_Extrait_
Nous sommes arrivés hier ici, écrit-ce dernier à sa femme, le 12 floréal. Saint-Just et Thuillier nous ont quittés, l'un pour aller voir sa mère, l'autre pour aller voir sa femme qui demeurent peu loin de Noyon. Ils reviennent ce matin, et nous comptons aller tous aujourd'hui à Réunion-sur-Oise. Nous avons rencontré en chemin une personne qui se rendait de l'armée à Paris, pour y porter de bonnes nouvelles que sûrement tu connais déjà. J'espère, ma chère Élisabeth, n'avoir que des choses agréables à t'annoncer nous supporterons bien mieux l'un et l'autre notre séparation en voyant la République prospérer. Nous sommes actuellement très-bons amis, Saint-Just et moi ; il n'a été question de rien. Recommande à Henriette de ne plus être si triste ; mais il est possible qu'une voix plus puissante que la mienne ait parlé. Tant mieux ! Mille amitiés à toute la famille et à notre bon frère Robespierre.

 

Mais cette voix plus puissante n'avait pas encore parlé, et l'on peut suivre, dans les lettres de Le Bas, la trace de ces blessures du cœur, si douloureuses et si cuisantes.

Nous sommes tous à quelques lieues de Maubeuge, ma chère Elisabeth, écrit-il le 25 floréal, nous suivons l'armée qui agit de ce côté. Nous avons beaucoup de mal et menons une vie très-dure. Ma position n'est pas agréable ; les chagrins domestiques viennent se mêler aux peines inséparables de ma mission. Que je sois le plus malheureux des hommes pourvu que la République triomphe ! Nos affaires, de ce côté-ci, vont assez bien. Mille amitiés à Henriette. Je n'ose parler d'elle à Saint-Just.

Et deux jours après :

Je suis toujours, ma chère Élisabeth, dans les environs de Maubeuge, dans un village à trois lieues de cette ville ; il s'appelle Colsore... Comment va ta santé, pauvre Elisabeth ? Qu'il m'en coûte d'être loin de toi, dans la position où tu te trouves ! Mais enfin, je n'ai pu faire autrement. Souviens-toi, ma chère amie, de ce dont nous sommes convenus, en dernier lieu, pour notre enfant ; je tiens absolument à mon idée, tu peux le dire. Annonce à Lanne mon intention, et dis-lui que je suis toujours son bon ami[1]. Je n'ai avec Saint-Just aucune conversation qui ait pour objet mes affections domestiques ou les siennes. Je suis seul avec mon cœur. Embrasse Henriette pour moi.

_Consigne_
D'après l'extrait, quel est le nom du village situé à trois lieues de Maubeuge d'où écrit Le Bas ?

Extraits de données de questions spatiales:
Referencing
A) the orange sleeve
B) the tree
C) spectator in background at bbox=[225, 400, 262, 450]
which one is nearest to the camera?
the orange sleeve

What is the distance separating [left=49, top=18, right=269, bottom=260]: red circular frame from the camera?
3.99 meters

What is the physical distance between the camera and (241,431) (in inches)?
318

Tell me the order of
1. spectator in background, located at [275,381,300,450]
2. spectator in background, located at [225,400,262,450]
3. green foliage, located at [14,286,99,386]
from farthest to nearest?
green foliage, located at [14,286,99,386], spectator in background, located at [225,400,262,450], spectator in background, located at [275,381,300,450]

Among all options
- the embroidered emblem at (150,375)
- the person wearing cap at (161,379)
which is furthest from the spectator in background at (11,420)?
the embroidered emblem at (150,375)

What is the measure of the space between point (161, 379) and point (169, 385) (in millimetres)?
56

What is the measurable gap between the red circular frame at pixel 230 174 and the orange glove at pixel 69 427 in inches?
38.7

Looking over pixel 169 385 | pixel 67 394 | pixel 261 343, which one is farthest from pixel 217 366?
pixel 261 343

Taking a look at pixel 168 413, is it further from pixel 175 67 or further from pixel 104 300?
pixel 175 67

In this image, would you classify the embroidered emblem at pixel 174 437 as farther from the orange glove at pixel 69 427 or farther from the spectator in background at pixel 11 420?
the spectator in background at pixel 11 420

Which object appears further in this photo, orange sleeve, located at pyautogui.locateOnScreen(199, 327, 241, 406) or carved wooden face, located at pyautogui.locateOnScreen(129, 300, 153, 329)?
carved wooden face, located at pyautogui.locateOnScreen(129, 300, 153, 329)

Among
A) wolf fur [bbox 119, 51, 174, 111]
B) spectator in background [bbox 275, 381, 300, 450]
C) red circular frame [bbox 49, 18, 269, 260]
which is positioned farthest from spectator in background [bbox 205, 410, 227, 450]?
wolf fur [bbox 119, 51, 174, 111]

_Solution proposée_
Colsore.